*SET OF TASKS*
(a) Please list the four safety basics given as bullet points in the heliskiing photography text, using the short heading that opens each one.
(b) Translate this sentence from the heliskiing photography text into Spanish: "No image is worth breaking that rule, and the best footage comes from a group skiing smoothly and safely together anyway."
(c) According to the heliskiing photography text, how long are the descents on Iceland's Troll Peninsula?

*QUOTED TEXT*

════

Why heliskiing is so photogenic
There are few subjects a camera loves more than a heliski day. Everything about it is built for a great picture: untracked snow stretching away in every direction, mountains that dwarf everyone in the frame, the drama of a helicopter dropping into wilderness no lift could reach, and a skier arcing a clean line through deep powder. This is the appeal at the heart of heliskiing photography: the raw material is spectacular before you touch a single setting.
Iceland's Troll Peninsula (Tröllaskagi) raises the bar further. Here the terrain is sea-to-summit in the truest sense, with descents of around 1,200 to 1,500 metres that begin on snowbound Arctic peaks and finish at the edge of the Arctic Ocean, so you can frame a skier with white summits above and blue water below in one shot. And the light is special: the March to mid-June season passes through two extraordinary skies, the Northern Lights in the dark early evenings and the midnight sun with its endless golden hours later on. Understanding what you are working with, and respecting the mountain while you capture it, is what turns a good trip into a beautifully documented one.
Safety first: the mountain comes first
Before any tip about gear or settings, one principle sits above everything else, and it is not negotiable: the mountain comes first, and photography must never compromise safety or slow the group down. A heliski day runs to the guide's judgement, and your camera exists inside that structure, never above it. No image is worth breaking that rule, and the best footage comes from a group skiing smoothly and safely together anyway.
In practice, follow your IFMGA/UIAGM-certified guide at all times, and the moment the guide asks for your attention, the camera goes away. Never stop in an exposed spot to line up a shot, never ski while looking through a viewfinder, and if a shot means lingering where you should keep moving, let it go. Securing your equipment is part of the same discipline: anything loose can fall, snag, or become a hazard, and around a helicopter that risk is serious. Keep to these basics:
- Leash everything. A dropped camera or lens cap on a run is gone, and near the aircraft a loose object is dangerous. Use secure leashes and mounts.
- Follow helicopter rules exactly. Never raise a camera on a pole or reach out near the rotors, and only film around the aircraft when and how the crew allows.
- Keep your hands and focus free when it matters. Stow the camera for transitions, loading, and any moment the guide is briefing the group.
- Do not slow the group. Set up shots quickly or not at all; a group waiting on the snow is both a safety and a courtesy problem.
Get this mindset right and, with the mountain, guide and group always taking priority, there is still an enormous amount you can capture.

════

*STORED DATA*

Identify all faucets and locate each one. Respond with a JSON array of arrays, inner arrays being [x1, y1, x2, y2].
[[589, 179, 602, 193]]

════

*FULL ANSWERS*
(a)
- Leash everything.
- Follow helicopter rules exactly.
- Keep your hands and focus free when it matters.
- Do not slow the group.

(b) Ninguna imagen justifica romper esa regla y, de todos modos, las mejores tomas salen de un grupo que esquía unido con fluidez y seguridad.

(c) About 1,200 to 1,500 meters.